*** Opening DATA LISTING ***

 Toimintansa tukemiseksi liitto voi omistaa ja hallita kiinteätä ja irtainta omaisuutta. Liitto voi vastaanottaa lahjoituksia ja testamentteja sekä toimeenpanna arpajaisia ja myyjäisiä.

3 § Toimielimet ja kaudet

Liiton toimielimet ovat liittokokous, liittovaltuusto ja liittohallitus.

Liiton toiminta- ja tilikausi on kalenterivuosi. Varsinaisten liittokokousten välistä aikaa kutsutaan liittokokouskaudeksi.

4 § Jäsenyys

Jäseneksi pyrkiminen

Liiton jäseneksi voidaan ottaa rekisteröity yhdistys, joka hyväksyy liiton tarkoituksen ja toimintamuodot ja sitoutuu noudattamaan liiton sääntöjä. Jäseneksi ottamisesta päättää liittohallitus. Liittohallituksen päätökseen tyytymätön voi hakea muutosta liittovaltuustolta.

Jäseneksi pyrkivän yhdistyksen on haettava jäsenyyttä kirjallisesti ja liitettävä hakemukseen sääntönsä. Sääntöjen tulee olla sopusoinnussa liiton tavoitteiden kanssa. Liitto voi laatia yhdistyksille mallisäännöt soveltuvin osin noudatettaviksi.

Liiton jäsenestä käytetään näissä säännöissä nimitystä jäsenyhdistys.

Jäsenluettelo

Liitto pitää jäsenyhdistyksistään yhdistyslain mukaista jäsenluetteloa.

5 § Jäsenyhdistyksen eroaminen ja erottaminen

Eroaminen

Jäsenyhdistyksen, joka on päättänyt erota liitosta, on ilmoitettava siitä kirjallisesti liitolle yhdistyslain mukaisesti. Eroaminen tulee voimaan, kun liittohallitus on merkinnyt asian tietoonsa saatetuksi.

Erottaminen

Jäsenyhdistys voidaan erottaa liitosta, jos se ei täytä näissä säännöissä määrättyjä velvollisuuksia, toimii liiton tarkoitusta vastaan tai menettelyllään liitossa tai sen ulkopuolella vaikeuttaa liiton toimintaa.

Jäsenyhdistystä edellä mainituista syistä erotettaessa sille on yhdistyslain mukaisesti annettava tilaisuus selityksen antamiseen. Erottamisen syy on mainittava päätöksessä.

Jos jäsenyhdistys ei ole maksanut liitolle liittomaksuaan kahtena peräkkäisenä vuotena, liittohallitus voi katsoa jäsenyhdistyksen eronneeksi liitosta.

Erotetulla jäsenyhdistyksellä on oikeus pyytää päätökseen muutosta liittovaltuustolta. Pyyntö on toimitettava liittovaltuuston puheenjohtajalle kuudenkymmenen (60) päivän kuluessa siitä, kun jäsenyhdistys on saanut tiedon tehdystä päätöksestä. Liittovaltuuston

*** Closing DATA LISTING ***

Output, exactly and with nothing else, the lines from the line containing "Jäsenyhdistys voidaan erottaa" to the end of the entries.

Jäsenyhdistys voidaan erottaa liitosta, jos se ei täytä näissä säännöissä määrättyjä velvollisuuksia, toimii liiton tarkoitusta vastaan tai menettelyllään liitossa tai sen ulkopuolella vaikeuttaa liiton toimintaa.

Jäsenyhdistystä edellä mainituista syistä erotettaessa sille on yhdistyslain mukaisesti annettava tilaisuus selityksen antamiseen. Erottamisen syy on mainittava päätöksessä.

Jos jäsenyhdistys ei ole maksanut liitolle liittomaksuaan kahtena peräkkäisenä vuotena, liittohallitus voi katsoa jäsenyhdistyksen eronneeksi liitosta.

Erotetulla jäsenyhdistyksellä on oikeus pyytää päätökseen muutosta liittovaltuustolta. Pyyntö on toimitettava liittovaltuuston puheenjohtajalle kuudenkymmenen (60) päivän kuluessa siitä, kun jäsenyhdistys on saanut tiedon tehdystä päätöksestä. Liittovaltuuston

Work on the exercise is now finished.